Is the Bocas Lit Fest for little guys?

In 2010, when I read about the first Bocas Lit Fest I thought, hey! here's a real opportunity for aspiring writers. The inaugural event was scheduled for 2011 and the committee was accepting submissions for books published in 2010. I can't recall the exact wording of the call for submissions, but aspiring and "invisible" writers across the Caribbean must have been truly ecstatic when they read about the festival and what it promised, because it communicated, in a crystal clear whisper, "Hey, little guy, this competition is for you. You thought no one was paying attention, but we were, and The Bocas Lit Fest was created just for you." One of Potbake's publications, Bend Foot Bailey, qualified, so I mailed five copies and the entrance fee.

When the 2011 shortlist was announced, my eyes bulged for the list featured Derek Walcott and V.S. Naipaul; big, big guns. Shocked and betrayed, I shook my head and scoffed, not because Bend Foot Bailey wasn't there, but wasn't The Bocas Lit Fest for the aspiring? The list also featured critically acclaimed first-time authors but any writer in a ring with two Nobel Prize Winners will feel like an amateur boxer up against Sugar Ray and Ali in their heyday. If Walcott and Naipaul had to be involved they should have been judges, I felt, for they had already made their international mark. Plus, in January, Walcott’s White Egrets had won the TS Eliot Prize and 15,000 pounds.

Let's turn to the 2011 event held at the National Library in Trinidad: well-planned, with minor hiccups, but walking from sessions in the audio room to the old fire station to hear Earl Lovelace read or ARC speak about their new magazine, I felt the itinerary featured only a clique of “knowns”.

The booksellers had stalls strategically set in the atrium, a grand spectacle spiralling several storeys up to a skylight. If a little guy didn't have his book with any of the participating bookstores he was invisible. If he did, it might have been under one of Walcott’s or Naipaul’s many books.

So in 2011, what was there for the little guy? The readings were marvellously entertaining, along with participation in informative workshops and Q and A at the end of talks, if time permitted. If one was eager to listen and learn and engage with others between events, The Bocas Lit Fest was the place for writers to network with readers and booksellers. At the event, I was able to score a spot on Nigel R Khan’s bookshelves. (If you’re a little guy at the 2012 event, work the crowd.)
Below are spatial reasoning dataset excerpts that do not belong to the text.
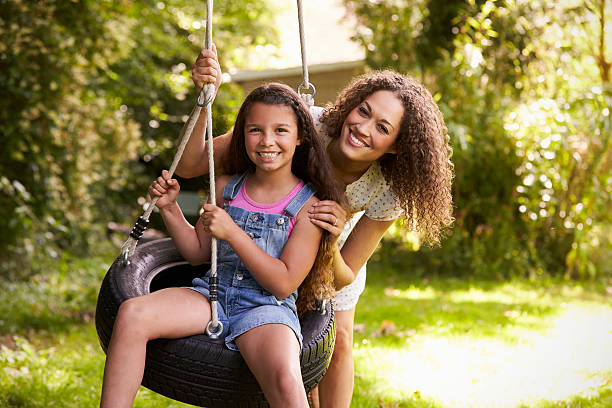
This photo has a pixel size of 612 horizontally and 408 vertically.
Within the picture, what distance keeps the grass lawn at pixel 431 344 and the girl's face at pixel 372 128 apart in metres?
1.33

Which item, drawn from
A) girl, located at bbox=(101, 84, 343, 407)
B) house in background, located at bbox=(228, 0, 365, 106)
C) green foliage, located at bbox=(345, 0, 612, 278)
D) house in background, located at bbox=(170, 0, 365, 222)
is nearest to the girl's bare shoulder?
girl, located at bbox=(101, 84, 343, 407)

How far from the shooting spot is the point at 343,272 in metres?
2.06

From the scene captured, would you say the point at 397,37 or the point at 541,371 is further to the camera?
the point at 397,37

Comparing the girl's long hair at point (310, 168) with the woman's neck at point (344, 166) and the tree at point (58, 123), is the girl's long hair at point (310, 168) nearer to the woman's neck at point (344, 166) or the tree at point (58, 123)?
the woman's neck at point (344, 166)

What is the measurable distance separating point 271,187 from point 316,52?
40.8 ft

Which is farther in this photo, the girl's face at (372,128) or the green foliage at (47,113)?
the green foliage at (47,113)

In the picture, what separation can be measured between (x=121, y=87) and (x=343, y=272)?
572 centimetres

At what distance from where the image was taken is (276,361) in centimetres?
157

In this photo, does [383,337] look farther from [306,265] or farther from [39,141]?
[39,141]

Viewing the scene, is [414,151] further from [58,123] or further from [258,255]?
[58,123]

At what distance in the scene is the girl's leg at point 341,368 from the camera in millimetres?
2414

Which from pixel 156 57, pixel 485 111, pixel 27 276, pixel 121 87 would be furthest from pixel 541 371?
pixel 156 57

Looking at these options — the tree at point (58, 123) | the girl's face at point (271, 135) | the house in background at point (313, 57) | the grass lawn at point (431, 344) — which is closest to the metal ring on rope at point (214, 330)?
the girl's face at point (271, 135)

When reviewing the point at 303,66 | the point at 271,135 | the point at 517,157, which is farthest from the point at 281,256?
the point at 517,157
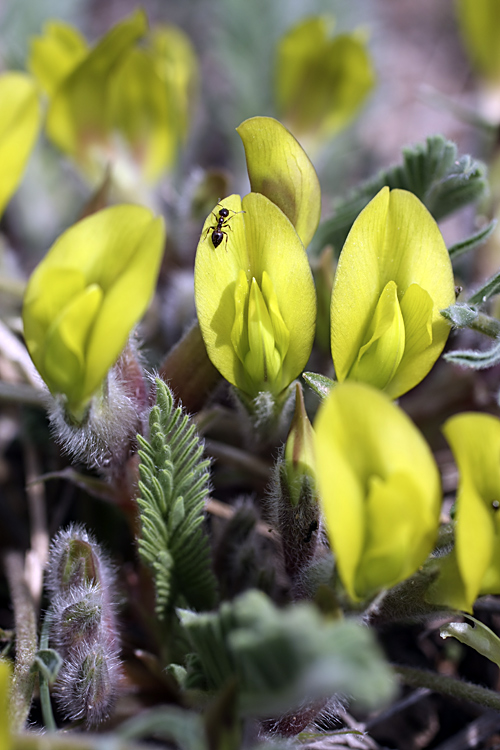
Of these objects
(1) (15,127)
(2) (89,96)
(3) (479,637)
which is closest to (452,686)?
(3) (479,637)

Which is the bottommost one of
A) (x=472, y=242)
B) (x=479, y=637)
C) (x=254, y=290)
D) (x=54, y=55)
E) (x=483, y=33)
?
Result: (x=479, y=637)

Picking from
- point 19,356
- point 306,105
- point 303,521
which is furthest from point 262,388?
point 306,105

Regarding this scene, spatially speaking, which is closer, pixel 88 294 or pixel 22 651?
pixel 88 294

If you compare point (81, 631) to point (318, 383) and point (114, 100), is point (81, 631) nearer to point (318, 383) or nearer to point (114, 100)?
point (318, 383)

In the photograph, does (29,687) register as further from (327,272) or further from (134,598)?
(327,272)

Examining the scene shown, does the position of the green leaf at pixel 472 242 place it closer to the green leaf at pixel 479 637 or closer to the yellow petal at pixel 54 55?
the green leaf at pixel 479 637

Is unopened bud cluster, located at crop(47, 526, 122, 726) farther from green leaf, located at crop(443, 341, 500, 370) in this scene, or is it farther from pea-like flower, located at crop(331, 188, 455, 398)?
green leaf, located at crop(443, 341, 500, 370)
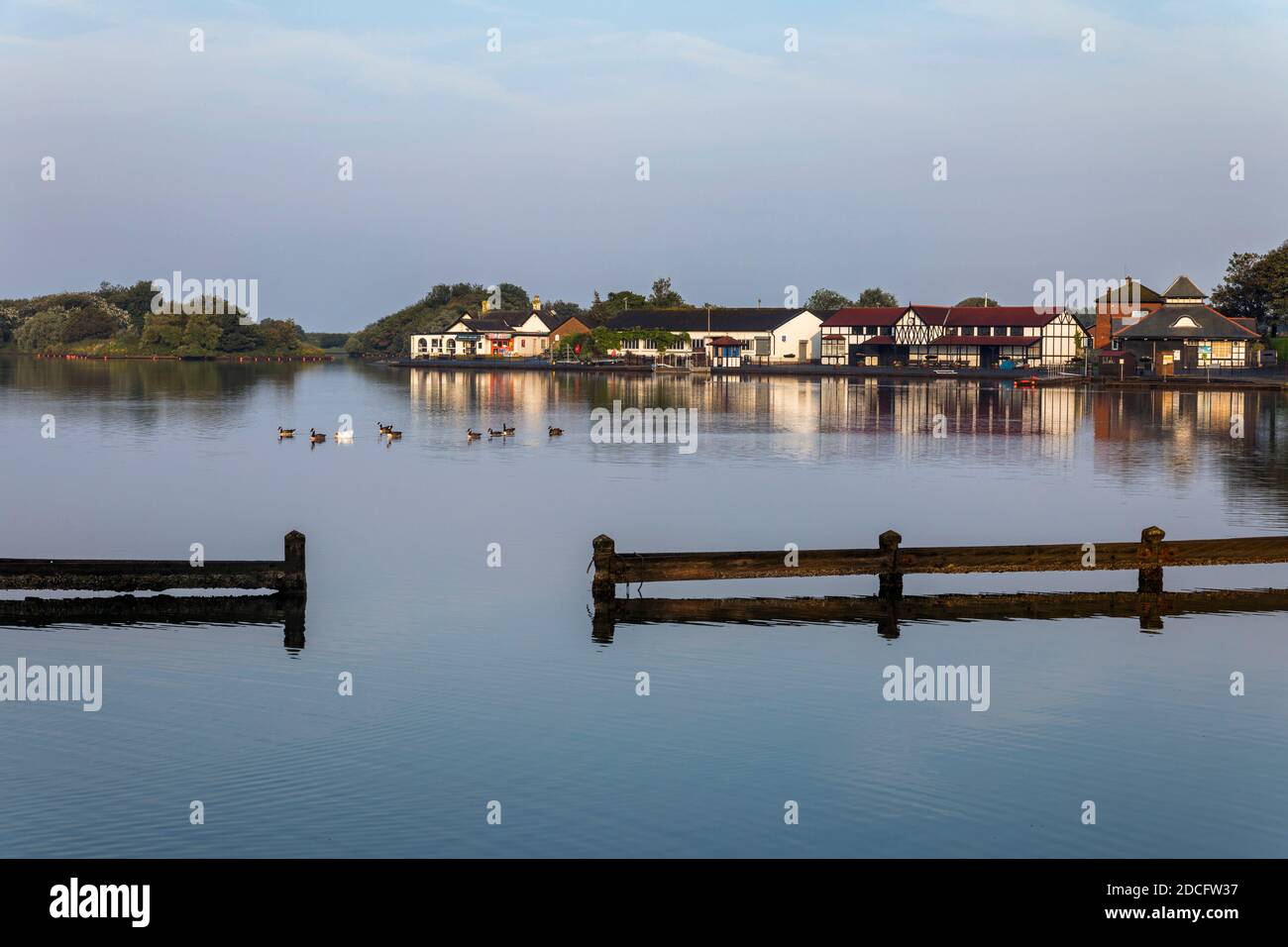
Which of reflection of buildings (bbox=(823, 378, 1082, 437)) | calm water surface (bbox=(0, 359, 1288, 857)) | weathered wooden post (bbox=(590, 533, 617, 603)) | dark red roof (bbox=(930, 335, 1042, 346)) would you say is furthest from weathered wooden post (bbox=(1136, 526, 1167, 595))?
dark red roof (bbox=(930, 335, 1042, 346))

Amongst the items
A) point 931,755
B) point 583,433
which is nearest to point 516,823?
point 931,755

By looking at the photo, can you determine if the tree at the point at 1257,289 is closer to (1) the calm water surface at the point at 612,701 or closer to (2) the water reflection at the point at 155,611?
(1) the calm water surface at the point at 612,701

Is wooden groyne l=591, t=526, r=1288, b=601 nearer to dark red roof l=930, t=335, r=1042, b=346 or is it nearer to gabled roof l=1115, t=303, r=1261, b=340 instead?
gabled roof l=1115, t=303, r=1261, b=340

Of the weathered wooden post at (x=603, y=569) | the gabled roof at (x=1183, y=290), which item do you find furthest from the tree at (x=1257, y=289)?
the weathered wooden post at (x=603, y=569)

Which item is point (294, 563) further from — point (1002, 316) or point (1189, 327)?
point (1002, 316)

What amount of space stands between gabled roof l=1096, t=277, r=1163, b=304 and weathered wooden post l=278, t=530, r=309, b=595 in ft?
582

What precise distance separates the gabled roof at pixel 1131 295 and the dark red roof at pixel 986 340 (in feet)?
73.7

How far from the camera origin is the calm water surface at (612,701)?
17.7m

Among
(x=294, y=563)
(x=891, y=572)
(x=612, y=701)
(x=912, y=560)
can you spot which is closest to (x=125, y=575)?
(x=294, y=563)

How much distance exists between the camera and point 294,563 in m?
29.3

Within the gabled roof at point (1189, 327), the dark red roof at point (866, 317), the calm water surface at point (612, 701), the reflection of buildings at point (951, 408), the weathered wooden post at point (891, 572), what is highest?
the dark red roof at point (866, 317)

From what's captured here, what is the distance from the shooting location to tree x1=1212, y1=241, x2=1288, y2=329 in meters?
164

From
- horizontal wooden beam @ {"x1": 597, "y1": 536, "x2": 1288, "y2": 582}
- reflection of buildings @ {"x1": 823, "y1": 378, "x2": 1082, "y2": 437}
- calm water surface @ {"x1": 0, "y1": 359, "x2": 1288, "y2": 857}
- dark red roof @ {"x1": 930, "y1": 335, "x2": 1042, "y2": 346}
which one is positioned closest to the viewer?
calm water surface @ {"x1": 0, "y1": 359, "x2": 1288, "y2": 857}

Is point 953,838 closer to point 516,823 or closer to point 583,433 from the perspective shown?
point 516,823
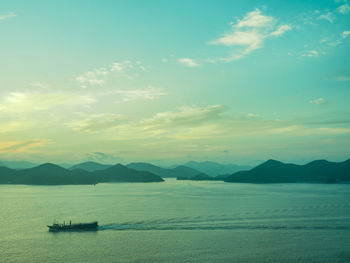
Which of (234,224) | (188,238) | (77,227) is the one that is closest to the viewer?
(188,238)

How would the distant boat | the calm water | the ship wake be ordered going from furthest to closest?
the distant boat → the ship wake → the calm water

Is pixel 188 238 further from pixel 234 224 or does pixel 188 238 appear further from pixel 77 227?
pixel 77 227

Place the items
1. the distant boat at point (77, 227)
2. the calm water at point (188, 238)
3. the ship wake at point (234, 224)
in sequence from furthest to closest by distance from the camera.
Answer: the distant boat at point (77, 227)
the ship wake at point (234, 224)
the calm water at point (188, 238)

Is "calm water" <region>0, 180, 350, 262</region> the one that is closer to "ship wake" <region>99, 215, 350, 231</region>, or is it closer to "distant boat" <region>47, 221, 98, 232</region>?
"ship wake" <region>99, 215, 350, 231</region>

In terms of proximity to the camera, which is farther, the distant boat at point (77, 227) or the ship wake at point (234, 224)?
the distant boat at point (77, 227)

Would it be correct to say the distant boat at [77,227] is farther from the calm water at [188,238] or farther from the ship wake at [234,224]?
the calm water at [188,238]

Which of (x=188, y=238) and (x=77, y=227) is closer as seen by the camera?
(x=188, y=238)

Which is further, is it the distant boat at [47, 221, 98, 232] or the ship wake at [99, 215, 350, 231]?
the distant boat at [47, 221, 98, 232]

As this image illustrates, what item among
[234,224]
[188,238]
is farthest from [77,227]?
[234,224]

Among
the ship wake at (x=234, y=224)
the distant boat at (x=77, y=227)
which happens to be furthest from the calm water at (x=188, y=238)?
the distant boat at (x=77, y=227)

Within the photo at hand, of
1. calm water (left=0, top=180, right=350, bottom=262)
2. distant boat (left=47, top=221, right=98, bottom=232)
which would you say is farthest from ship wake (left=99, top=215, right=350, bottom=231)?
distant boat (left=47, top=221, right=98, bottom=232)

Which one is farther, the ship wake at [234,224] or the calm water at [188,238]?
the ship wake at [234,224]

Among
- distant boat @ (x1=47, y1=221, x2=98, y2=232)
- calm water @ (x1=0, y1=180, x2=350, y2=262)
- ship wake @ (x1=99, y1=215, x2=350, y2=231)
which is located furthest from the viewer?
distant boat @ (x1=47, y1=221, x2=98, y2=232)

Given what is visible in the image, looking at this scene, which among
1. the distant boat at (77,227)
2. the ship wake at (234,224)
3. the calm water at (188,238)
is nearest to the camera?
the calm water at (188,238)
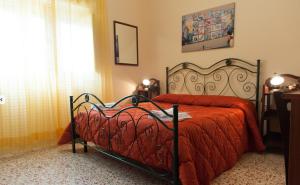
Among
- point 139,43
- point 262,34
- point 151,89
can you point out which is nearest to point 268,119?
point 262,34

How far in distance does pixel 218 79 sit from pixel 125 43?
180 cm

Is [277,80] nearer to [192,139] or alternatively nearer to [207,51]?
[207,51]

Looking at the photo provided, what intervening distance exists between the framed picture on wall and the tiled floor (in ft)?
5.65

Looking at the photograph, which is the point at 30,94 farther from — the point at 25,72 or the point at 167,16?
the point at 167,16

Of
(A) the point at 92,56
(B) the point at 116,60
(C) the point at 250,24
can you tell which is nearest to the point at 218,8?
(C) the point at 250,24

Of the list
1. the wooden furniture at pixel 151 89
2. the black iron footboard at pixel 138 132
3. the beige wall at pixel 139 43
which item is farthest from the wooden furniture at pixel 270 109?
the beige wall at pixel 139 43

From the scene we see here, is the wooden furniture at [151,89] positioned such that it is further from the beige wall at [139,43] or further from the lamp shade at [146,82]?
the beige wall at [139,43]

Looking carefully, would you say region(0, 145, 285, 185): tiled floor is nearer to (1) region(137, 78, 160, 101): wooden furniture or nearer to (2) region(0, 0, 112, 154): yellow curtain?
(2) region(0, 0, 112, 154): yellow curtain

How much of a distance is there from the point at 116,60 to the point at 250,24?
2.21 m

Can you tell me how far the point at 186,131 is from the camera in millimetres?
1559

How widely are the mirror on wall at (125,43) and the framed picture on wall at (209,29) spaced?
0.97m

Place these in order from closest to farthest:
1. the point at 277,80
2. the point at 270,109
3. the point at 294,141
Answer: the point at 294,141 < the point at 277,80 < the point at 270,109

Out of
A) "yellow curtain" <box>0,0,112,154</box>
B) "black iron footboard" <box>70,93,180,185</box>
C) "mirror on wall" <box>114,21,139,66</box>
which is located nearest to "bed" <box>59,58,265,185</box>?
"black iron footboard" <box>70,93,180,185</box>

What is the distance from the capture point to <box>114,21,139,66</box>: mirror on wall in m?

At noon there was a spoken word session on the pavement outside the library. If one was comfortable enough they could read to talkative listeners and disinterested pedestrians. I enjoyed these most because it was here I met and listened to the grassroots of the writing community: unpublished poets and writers, literature students reading their works from leaflets or cellular phones, activists and singers who performed in cafes. The Bocas Lit Fest was truly alive for an hour and a half every day, for the little guy.
Even before Derek Walcott won the first Bocas Lit Fest (USD 10,000 more for the Nobel Prize Winner) I was doubtful I would ever submit another entry. After seeing the shortlist for 2012 I'm convinced I never will again. Big, big guns.

On Thursday 26 April 2012 the second Bocas Lit Fest kicks off. Earl Lovelace is on the shortlist. A year ago Is Just a Movie won the Grand Literary Prize of The Caribbean (USD 15,000 in the bank). Loretta Collins Klobah is also on the list, an award-winning professor of Caribbean Literature. The Twelve-Foot Neon Woman (I'm lifting my brows) was published by Peepal Tree Press of Leeds, United Kingdom. In the non-fiction category there’s Godfrey Smith, a Belizean politician, columnist and attorney. Big, big guns muffling the aspirations of the little guys, hurt and sad and reeling from the thought that The Bocas Lit Fest, initially disguised as a messiah, is nothing but another grand illusion and insult to their literary dreams.

I’ll be looking on from the pavement.